Saturday 10 November 2012

Saber-Toothed Cats and Bear Dogs: How They Made Cohabitation Work

ScienceDaily (Nov. 6, 2012) — The fossilized fangs of saber-toothed cats hold clues to how the extinct mammals shared space and food with other large predators 9 million years ago.
Led by the University of Michigan and the Museo Nacional de Ciencias Naturales in Madrid, a team of paleontologists has analyzed the tooth enamel of two species of saber-toothed cats and a bear dog unearthed in geological pits near Madrid. Bear dogs, also extinct, had dog-like teeth and a bear-like body and gait.

The researchers found that the cat species -- a leopard-sized Promegantereon ogygia and a much larger, lion-sized Machairodus aphanistus -- lived together in a woodland area. They likely hunted the same prey -- horses and wild boar. In this habitat, the small saber-toothed cats could have used tree cover to avoid encountering the larger ones. The bear dog hunted antelope in a more open area that overlapped the cats' territory, but was slightly separated.

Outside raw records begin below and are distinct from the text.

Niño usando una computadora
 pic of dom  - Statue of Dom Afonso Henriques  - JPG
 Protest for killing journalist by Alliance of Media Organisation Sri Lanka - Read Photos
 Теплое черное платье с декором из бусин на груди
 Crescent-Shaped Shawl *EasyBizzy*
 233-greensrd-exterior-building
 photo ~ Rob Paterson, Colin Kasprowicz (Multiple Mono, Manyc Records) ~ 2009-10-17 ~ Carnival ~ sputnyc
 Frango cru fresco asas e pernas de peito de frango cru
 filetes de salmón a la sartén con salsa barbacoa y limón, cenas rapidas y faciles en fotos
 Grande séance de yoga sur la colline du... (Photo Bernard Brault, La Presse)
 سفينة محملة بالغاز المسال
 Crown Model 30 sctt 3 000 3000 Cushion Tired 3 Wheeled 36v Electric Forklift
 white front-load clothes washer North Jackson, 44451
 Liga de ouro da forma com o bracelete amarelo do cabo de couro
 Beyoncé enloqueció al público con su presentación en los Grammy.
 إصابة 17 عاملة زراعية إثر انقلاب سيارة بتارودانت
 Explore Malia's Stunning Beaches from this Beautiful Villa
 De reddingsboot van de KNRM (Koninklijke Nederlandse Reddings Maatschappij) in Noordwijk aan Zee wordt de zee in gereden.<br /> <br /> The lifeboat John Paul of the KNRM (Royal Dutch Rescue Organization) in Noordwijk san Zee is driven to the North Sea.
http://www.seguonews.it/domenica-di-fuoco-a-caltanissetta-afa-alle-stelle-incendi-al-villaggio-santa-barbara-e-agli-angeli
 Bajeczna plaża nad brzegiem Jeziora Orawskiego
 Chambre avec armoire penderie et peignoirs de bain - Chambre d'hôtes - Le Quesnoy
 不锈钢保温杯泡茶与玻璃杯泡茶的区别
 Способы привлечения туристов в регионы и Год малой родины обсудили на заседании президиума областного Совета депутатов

"These three animals were sympatric -- they inhabited the same geographic area at the same time. What they did to coexist was to avoid each other and partition the resources," said Soledad Domingo, a postdoctoral fellow at the U-M Museum of Paleontology and the first author of a paper on the findings published in the Nov. 7 edition of Proceedings of the Royal Society B.